When to Go: March to June is the sunny and dry summer season.
How to Get Around: Island Transvoyager, Inc. (ITI) offers daily flights from Manila to El Nido. Arrange island-hopping tours through your resort or directly with local outfitters like Caera Travel & Tours and El Nido Boutique and Artcafé.
Where to Stay: Posh Pangulasian Island combines a Shangri-La setting with upscale amenities like gourmet dinners on the beach; an onsite gym, spa, and library; and luxurious accommodations in 42 private villas. Opened in 2012, the tropical hideaway is the newest and most exclusive property from northern Palawan sustainable tourism leader El Nido Resorts. For the best water views, choose one of the six pool villas with private deck pools overlooking Bacuit Bay.
Where to Eat: Local, organic produce; fresh seafood (such as steamed crabs, grilled squid, banana-leaf-wrapped jackfish); and traditional Filipino fare like menu items Beef Steak Tagalog and Pineapple Pork Chop Barbecue at Pangulasian Island’s Amianan restaurant. The menu changes seasonally based on what’s fresh, and most of the greens and some of the fruit are grown in El Nido Resorts’ local greenhouse farms.
What to Read Before You Go: When the Elephants Dance (Penguin; reissue edition, 2003) by Tess Uriza Holthe infuses Philippine myth and culture into a riveting narrative set during the last days of the Japanese occupation of the Philippines.
Cultural Tip: El Nido primarily is a cash-only town, and there are no local banks or ATMs. Resorts and many restaurants accept credit cards, but you will need to stock up on Philippine pesos at the Manila airport.
Helpful Links: Philippines Tourism
Fun Fact: Every full moon from March to May, El Nido Resorts turns off all nonessential lights at its four Palawan properties for one hour. The energy savings from the electricity shutdown is used to purchase seedlings to be planted in the El Nido watershed.

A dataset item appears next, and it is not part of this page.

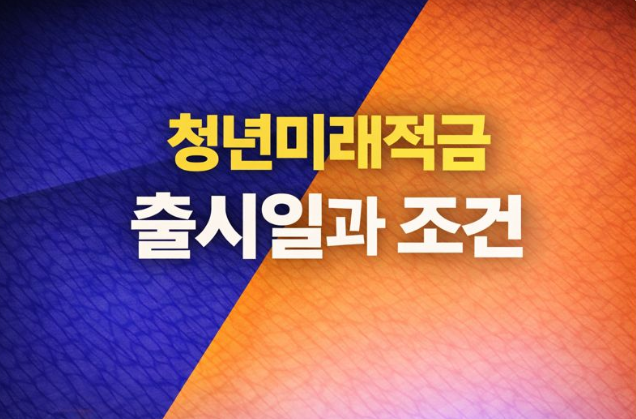  2026 청년미래적금 출시일과 조건 청년 목돈 마련의 핵심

Staff Tip: While on the island of Palawan, be sure to schedule a day to visit theUnderground River. One of the world's longest underground rivers, it is a UNESCO World Heritage site and voted one of the seven New Wonders of the World. Visitors on guided rowboats enter subterranean chambers full of bats and echoey silence. Don't miss walking around the reserve; you may spot what appears to be a baby dragon but is actually the endangered monitor lizard.